I am creating a state machine in AWS. In first state (Lambda) if an Exception is thrown, it is caught and passed on to another lambda for processing. When throwing the exception I have created a custom class inhering from class Exception and having a bool property. The property is set but when the output is received it does not have the property.
public class CustomException : Exception
{
private bool isReprocessed;
public CustomException(String message) : base(message)
{ isReprocessed = true; }
}
Output of Lambda -
{
"errorType" : "CustomException",
"errorMessage": "Custom Exception thrown.",
"stackTrace": [
"at lambdaProcessingFromStepFunction.Function.FunctionHandler(Object input, ILambdaContext context)",
"at lambda_method(Closure , Stream , Stream , ContextInfo )"
],
"cause": {
"errorType" : "CustomException",
"errorMessage" : "Custom Exception thrown.",
"stackTrace" : [
"at lambdaProcessingFromStepFunction.Function.FunctionHandler(Object input, ILambdaContext context)"
]
}
}
There is a layer in AWS which formats all the exceptions in transit between different lambdas or when going to cloudWatch. Just like in majority of frameworks, when you throw an error it's parsed into generic format if you leave the environment it was created in.

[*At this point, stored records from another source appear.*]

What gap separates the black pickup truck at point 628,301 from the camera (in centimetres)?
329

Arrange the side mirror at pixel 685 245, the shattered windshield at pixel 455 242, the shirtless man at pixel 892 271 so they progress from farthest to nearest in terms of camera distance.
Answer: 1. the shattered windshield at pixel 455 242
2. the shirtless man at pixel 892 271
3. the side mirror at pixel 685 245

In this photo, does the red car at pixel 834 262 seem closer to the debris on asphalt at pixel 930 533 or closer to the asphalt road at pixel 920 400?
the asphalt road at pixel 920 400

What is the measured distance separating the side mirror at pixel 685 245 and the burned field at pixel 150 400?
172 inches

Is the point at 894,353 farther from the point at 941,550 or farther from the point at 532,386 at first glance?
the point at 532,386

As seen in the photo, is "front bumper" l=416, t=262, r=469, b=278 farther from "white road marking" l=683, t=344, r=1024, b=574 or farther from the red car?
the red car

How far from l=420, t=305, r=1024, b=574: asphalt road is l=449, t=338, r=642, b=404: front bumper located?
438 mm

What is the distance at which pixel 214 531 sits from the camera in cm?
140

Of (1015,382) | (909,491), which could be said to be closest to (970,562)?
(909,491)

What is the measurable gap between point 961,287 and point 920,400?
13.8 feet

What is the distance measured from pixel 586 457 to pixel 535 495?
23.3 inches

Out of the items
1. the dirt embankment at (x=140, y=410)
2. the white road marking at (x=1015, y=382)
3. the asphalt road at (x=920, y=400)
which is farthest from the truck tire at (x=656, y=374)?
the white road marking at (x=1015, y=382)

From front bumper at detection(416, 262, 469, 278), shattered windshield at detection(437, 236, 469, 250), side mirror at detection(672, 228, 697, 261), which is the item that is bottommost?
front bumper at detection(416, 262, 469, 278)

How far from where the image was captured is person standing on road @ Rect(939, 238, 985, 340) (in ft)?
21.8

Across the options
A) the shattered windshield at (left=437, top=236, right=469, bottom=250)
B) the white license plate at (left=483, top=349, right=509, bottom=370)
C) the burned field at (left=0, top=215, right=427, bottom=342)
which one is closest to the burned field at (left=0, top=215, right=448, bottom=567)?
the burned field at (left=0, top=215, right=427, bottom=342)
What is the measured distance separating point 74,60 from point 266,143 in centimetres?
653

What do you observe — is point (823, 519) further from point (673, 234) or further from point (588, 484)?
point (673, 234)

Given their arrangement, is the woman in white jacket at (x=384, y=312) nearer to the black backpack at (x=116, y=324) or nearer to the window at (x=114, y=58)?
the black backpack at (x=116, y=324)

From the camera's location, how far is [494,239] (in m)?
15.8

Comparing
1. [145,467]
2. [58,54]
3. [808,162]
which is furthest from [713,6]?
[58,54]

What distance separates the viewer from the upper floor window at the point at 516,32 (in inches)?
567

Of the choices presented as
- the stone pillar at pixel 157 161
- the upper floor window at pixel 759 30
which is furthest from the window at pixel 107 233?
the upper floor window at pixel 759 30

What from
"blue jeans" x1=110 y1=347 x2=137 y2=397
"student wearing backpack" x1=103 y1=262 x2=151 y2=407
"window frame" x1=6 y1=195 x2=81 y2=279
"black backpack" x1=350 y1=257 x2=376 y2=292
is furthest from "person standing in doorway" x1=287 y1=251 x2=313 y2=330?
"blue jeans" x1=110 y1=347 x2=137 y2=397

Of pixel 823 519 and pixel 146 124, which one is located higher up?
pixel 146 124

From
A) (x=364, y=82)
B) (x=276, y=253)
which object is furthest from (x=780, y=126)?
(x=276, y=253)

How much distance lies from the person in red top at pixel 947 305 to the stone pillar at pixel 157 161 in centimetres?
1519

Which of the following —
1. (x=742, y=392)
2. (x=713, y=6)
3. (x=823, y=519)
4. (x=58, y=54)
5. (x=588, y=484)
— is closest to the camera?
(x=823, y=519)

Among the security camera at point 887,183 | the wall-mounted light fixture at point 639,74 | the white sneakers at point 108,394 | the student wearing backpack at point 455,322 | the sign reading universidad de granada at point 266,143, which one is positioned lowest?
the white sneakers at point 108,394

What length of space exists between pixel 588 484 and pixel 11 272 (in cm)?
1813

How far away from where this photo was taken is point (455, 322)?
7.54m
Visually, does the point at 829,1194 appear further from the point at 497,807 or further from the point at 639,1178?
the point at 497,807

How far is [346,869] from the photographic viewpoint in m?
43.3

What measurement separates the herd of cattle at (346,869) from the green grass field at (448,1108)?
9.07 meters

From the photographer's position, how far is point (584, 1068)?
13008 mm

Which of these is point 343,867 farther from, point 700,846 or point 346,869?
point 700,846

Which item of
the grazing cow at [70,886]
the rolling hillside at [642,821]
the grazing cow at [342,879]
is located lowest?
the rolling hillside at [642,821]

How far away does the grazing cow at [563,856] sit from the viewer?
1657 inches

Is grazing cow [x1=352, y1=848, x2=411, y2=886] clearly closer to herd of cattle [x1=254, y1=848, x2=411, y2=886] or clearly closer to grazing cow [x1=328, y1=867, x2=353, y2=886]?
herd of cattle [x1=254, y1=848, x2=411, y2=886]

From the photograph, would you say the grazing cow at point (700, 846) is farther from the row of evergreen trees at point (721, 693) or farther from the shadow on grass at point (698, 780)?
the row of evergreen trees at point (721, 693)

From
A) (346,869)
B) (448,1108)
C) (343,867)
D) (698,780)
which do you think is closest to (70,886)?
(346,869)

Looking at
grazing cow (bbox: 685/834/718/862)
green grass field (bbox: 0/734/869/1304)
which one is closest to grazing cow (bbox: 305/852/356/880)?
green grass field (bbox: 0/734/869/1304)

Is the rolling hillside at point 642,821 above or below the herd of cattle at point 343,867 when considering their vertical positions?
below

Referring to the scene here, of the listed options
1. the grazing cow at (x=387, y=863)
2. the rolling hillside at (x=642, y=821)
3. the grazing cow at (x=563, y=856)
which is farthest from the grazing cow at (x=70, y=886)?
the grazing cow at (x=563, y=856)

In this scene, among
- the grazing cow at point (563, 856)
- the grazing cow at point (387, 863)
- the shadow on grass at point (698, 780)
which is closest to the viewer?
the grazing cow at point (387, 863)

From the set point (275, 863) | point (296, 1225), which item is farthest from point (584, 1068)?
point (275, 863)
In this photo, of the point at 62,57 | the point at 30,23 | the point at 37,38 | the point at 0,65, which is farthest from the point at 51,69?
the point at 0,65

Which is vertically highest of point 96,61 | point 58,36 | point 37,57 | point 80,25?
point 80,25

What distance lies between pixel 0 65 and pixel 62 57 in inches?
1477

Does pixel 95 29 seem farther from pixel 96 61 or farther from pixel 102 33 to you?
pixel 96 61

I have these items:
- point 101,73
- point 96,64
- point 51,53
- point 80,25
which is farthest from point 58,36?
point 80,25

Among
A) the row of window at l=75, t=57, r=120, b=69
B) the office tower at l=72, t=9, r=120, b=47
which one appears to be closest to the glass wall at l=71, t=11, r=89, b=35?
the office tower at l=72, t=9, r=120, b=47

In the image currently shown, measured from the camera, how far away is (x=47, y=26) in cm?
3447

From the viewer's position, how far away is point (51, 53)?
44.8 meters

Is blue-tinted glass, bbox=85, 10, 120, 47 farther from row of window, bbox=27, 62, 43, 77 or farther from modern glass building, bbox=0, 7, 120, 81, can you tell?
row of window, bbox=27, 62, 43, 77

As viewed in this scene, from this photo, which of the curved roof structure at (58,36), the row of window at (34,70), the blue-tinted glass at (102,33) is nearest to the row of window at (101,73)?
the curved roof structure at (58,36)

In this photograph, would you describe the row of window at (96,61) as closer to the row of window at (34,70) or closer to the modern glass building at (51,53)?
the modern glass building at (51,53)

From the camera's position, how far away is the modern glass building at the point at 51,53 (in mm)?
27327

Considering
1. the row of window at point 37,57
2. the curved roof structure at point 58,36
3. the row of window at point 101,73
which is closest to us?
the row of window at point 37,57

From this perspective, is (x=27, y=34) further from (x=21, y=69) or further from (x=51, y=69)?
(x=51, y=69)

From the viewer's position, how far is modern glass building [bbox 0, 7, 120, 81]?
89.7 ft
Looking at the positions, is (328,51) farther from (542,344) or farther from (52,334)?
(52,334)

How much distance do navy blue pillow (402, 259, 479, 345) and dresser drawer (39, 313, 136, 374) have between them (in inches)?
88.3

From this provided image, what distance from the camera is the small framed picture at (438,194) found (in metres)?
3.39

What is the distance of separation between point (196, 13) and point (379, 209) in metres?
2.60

There are few options, you can catch all exceptions in your lambda itself, and then serialize them to whatever object you want. Or you can put the extra information into the message, and then on another end you parse the message(imagine error codes).
https://docs.aws.amazon.com/lambda/latest/dg/dotnet-exceptions.html
Another option is if there aren't many different cases you can just have differently named exceptions. So, have one exception CustomException, and another one CustomExceptionReprocessed, and then in the state machine, you can bind handlers to specific exception names.